A lot of parents go through separation anxiety when they send their kids to camp in Texas, but they should look at the time as fun for them too. Any sadness or fear is completely normal: you’ve spent endless hours with your children, and if camp is the first time you’re not there to protect them, that’s understandably hard. Psychiatrists will tell parents not to let their lives revolve around their kids, but it happens pretty naturally anyway. Rather than fear camp as the first time your children could get hurt without you, look at it as the first week in years you’ve had time to yourself.

Kids develop friendships while they’re at camp in Texas, so there’s no reason you as parents shouldn’t too. Instead of spending your mornings and afternoons in a carpool lane, grab coffee with a neighbor—or the parent with another child at camp. Raising kids has plenty of joys, but it can absorb every second of your day, and camp can be a week for you to socialize with other adults, or reconnect with old college friends. Juggling the tasks of homework monitoring, work, soccer games, and cooking, you might not usually have a free moment to sit down and write a letter, but you can with an empty house.

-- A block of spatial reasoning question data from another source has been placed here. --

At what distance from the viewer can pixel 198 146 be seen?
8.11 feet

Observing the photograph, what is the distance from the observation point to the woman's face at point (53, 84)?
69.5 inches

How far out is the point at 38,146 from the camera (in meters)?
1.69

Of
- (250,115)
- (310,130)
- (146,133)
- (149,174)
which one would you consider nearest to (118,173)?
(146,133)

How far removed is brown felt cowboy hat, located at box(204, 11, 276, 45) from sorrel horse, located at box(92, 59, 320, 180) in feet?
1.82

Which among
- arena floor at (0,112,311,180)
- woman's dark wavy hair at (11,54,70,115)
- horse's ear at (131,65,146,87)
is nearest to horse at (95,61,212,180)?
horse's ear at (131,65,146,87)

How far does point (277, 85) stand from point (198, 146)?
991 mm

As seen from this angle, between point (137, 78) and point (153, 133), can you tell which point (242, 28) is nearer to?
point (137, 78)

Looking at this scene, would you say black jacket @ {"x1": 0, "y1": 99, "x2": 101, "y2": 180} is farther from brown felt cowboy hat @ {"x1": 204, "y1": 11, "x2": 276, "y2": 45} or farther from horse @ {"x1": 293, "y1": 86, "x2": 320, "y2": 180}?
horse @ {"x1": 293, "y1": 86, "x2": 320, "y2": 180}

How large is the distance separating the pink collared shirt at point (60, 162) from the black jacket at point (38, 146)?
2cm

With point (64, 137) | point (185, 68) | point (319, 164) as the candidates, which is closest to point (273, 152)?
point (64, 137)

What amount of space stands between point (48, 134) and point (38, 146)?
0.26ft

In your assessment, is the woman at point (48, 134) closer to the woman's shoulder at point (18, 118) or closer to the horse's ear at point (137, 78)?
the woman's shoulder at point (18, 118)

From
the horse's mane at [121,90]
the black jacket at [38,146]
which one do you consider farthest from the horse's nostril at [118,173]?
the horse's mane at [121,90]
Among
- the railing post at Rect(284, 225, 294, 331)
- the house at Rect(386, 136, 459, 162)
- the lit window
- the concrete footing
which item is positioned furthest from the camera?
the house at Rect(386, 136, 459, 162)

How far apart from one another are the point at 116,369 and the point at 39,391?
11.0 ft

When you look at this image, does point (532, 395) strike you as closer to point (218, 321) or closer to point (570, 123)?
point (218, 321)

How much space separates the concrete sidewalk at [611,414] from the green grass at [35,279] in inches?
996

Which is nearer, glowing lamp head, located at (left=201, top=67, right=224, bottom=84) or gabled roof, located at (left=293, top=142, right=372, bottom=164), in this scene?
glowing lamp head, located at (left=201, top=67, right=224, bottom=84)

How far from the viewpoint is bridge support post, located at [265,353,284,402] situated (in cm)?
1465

Family trips together, too, can be a lot of fun, but they’re different than vacations with just you and your spouse. Time alone together becomes a rare treat, and the opportunity to travel together even rarer. After you’ve sent your kids off to camp in Texas, there’s no reason you shouldn’t leave the house too. Even one night at a bed and breakfast can be a romantic experience you’ll remember forever. It might be hard to send your kids away, but if you take advantage of the time alone, it might be a bit hard to bring them back.

Unless you’ve outlawed all electronics from your home, you know that television is a curse and a blessing. On rainy days when everyone’s trapped inside, it can harness a lot of your kids’ energy; on warm sunny days, though, it can be addictive and keep children from actually enjoying the beautiful world. Finding a balance is difficult, and in summers, without the routine of school, boredom can glue kids to the television. There are a number of ways to keep your kids active during summer break, but sending them to adventure camps is one of the best.

Off-season sports and summer retail jobs may be a standard way to absorb free time, but they can prove as monotonous as school: wake up early, leave for work or training, come home and decompress in front of the TV. That might be a traditional summer schedule, but breaking the norm tends to be more memorable. Attending adventure camps can create a summer kids will never forget, and while they might make more pocket change at a summer job, these camps can develop them better for the future.

Unless they attend a college close to home, almost every high school senior moves out of their house after graduation. That separation can be hard for parents and young adults alike, but it’s easier if your kid has experienced independence already at adventure camps. Temporary separation, even at a young age, will prepare kids better for life, and they’ll learn to appreciate more of the world early on too. Encountering the outdoors, socializing with strangers, and breaking out of comfort zones all occur in a camp environment—and all of them develop personal strength and character. There are a lot of ways to absorb free time and prevent summer lethargy, but adventure camps can end up being the most developmental for the future.